(Selected excerpt):
------------------------------

One week into the ABS challenge system, the Boston Red Sox have a clearly defined strategy.

“The most important thing is when (we challenge), we don’t want to be the team that challenges the most,” Red Sox manager Alex Cora said. “We want to be the most efficient.”

The Cleveland Guardians have the complete opposite strategy.

“It’s more about how many we can get right than it is our percentage,” Guardians manager Stephen Vogt said. “Whether you’re 2-for-100 or 2-for-2, you got two challenges overturned. We want our guys to use them.”

At some point, the league might reach a consensus, but Major League Baseball’s first week with the Automated Ball-Strike challenge system has been a learning process that’s felt almost experimental. According to Tap to Challenge, a site that uses Statcast data to track ABS events, the Arizona Diamondbacks challenged only seven pitches in the first week while the Minnesota Twins challenged 26. The Guardians were 2-for-12 in their challenges, while the Orioles were 12-for-14.

The disparities are huge.

“It’s easy for all of you and everybody after the game to say, ‘What are we doing?’” Chicago Cubs manager Craig Counsell said, pounding the table for emphasis. “But the real time of this thing is a completely different animal for the players and for the umpires and for the catchers.”

In interviews with nearly two dozen Major League managers, coaches, players and executives, The Athletic found far more positive first impressions than negative, but those evaluations often came with caveats. The system has created more stress for catchers, added top-of-the-zone confusion for hitters and pitchers, and has brought intense and often uncomfortable scrutiny to umpires.

------------------------------

(Source data):
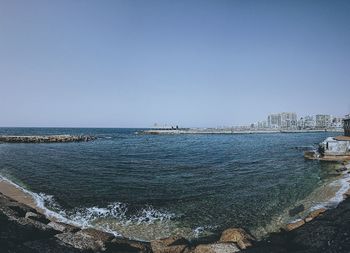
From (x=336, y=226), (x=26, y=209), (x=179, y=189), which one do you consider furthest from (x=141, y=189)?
(x=336, y=226)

------------------------------

(Problems):
A. Please print the part of the ABS challenge text starting with "The disparities are" and going on through "scrutiny to umpires.".
B. Render this sentence from the ABS challenge text in Spanish: "The Cleveland Guardians have the complete opposite strategy."

(Answer set):
A.
The disparities are huge.

“It’s easy for all of you and everybody after the game to say, ‘What are we doing?’” Chicago Cubs manager Craig Counsell said, pounding the table for emphasis. “But the real time of this thing is a completely different animal for the players and for the umpires and for the catchers.”

In interviews with nearly two dozen Major League managers, coaches, players and executives, The Athletic found far more positive first impressions than negative, but those evaluations often came with caveats. The system has created more stress for catchers, added top-of-the-zone confusion for hitters and pitchers, and has brought intense and often uncomfortable scrutiny to umpires.

B. Los Cleveland Guardians tienen la estrategia completamente opuesta.